In our IR interpreter, the last Instruction of the code inside the ThenBlock can be arbitrary, so it will have some difficultly detecting that control should be transferred to the following JoinBlock. We can alleviate this difficulty by analogy to our foresight, and introduce an UnconditionalJump in the last BasicBlock of the ThenBranch. As with the ConditionalBranch, the UnconditionalJump will rely on the ControlFlowGraph edge (we are guaranteed only 1) of its BasicBlock to determine the following instruction during interpretation.

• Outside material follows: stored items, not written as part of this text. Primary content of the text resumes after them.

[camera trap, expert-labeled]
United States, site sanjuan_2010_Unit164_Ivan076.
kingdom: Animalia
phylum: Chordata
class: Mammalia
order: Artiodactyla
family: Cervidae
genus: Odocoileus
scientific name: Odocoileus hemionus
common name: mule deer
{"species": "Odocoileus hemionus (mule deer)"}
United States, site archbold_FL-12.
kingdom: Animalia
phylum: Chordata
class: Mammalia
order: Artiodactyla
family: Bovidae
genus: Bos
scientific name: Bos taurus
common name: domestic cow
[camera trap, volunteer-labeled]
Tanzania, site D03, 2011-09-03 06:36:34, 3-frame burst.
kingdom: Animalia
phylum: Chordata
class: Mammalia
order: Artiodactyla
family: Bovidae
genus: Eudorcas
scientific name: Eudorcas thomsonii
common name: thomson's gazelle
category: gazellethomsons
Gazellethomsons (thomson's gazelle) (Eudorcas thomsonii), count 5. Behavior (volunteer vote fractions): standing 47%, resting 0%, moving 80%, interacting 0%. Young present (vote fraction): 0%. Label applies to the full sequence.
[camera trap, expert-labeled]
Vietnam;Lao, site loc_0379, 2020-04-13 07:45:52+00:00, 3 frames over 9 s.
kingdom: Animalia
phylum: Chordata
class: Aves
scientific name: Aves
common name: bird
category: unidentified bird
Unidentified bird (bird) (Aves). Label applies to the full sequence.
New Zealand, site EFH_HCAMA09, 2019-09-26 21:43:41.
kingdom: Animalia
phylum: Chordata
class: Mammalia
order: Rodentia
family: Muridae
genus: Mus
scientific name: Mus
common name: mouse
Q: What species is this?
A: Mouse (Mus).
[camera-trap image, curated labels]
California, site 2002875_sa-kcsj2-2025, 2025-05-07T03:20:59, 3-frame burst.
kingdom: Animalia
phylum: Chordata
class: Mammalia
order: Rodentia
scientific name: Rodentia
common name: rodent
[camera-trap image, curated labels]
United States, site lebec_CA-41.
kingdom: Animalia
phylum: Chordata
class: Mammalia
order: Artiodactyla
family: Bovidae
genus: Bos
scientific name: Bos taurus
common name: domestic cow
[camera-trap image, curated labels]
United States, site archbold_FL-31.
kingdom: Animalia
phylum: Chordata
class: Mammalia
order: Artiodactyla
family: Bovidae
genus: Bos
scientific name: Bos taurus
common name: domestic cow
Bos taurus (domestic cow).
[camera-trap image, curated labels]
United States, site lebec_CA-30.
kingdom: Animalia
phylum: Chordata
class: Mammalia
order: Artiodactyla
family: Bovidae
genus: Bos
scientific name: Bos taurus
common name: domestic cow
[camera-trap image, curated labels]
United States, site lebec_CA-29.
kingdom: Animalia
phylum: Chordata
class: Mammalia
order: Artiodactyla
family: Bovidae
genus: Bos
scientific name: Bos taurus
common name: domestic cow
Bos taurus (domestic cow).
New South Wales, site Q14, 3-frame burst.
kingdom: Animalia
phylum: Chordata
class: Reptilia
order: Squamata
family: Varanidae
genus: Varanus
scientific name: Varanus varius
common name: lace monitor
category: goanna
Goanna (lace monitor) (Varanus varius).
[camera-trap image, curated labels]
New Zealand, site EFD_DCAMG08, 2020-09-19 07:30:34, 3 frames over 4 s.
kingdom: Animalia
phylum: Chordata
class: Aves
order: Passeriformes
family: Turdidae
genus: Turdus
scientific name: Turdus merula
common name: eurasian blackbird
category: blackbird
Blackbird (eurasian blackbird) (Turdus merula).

We now have two situations of BasicBlocks which end in a kind of control transfer Instruction:

  1. If-Headers and Loop-Headers, which end in a ConditionalBranch Instruction.
  2. The Last BasicBlock of a ThenBranch, which ends in an UnconditionalJump.

The explicit control transfer in these situations allows the interpreter to easily determine the next instruction, even though it lies in a different BasicBlock. That is, in these two cases, the interpreter does not need to know about the existence of BasicBlocks. Due to this advantage, we should try to arrange one of these two situations to our current concern: the empty BasicBlocks in the ElseBranch.

Only one of the two previous instructions applies: the UnconditionalJump. It certainly doesn’t hurt the semantics of the ControlFlowGraph to insert an UnconditionalJump at every edge (even fallthrough edges). So we can safely coin the invariant: All BasicBlocks end with a control transfer Instruction (ConditionalBranch or UnconditionalJump). This invariant unifies our design, and allows the interpreter to iterate only over Instructions.

Additionally, we now also have at least one Instruction (the UnconditionalJump) in every BasicBlock! So, we can positively guarantee that a ConditionalBranch is able to return the first Instruction of its target BasicBlock. Indeed, all control transfer Instructions are able to do likewise.